• **AIM OF THE TASK**:
Every line below is to be copied exactly, with the pictures left out.

• **EXERCISE DATA**:
########
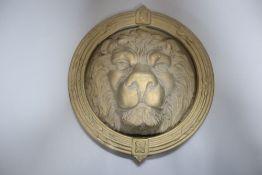 A large cast brass lion's head door knocker, diameter 21cm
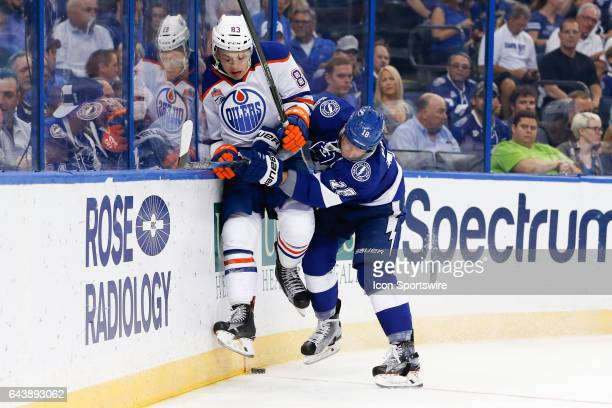 Tampa Bay Lightning left wing Ondrej Palat checks Edmonton Oilers defenseman Matt Benning into the glass behind the Oilers net in the first period of...
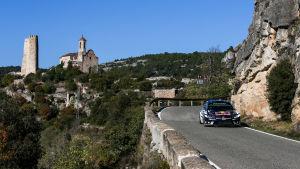 Sebastien Ogier rattar sin rallybil på de slingriga bergsvägarna i Katalonien. I bakgrunden en kyrka på ett berg.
########
• **REPLY**:
 A large cast brass lion's head door knocker, diameter 21cm
 Tampa Bay Lightning left wing Ondrej Palat checks Edmonton Oilers defenseman Matt Benning into the glass behind the Oilers net in the first period of...
 Sebastien Ogier rattar sin rallybil på de slingriga bergsvägarna i Katalonien. I bakgrunden en kyrka på ett berg.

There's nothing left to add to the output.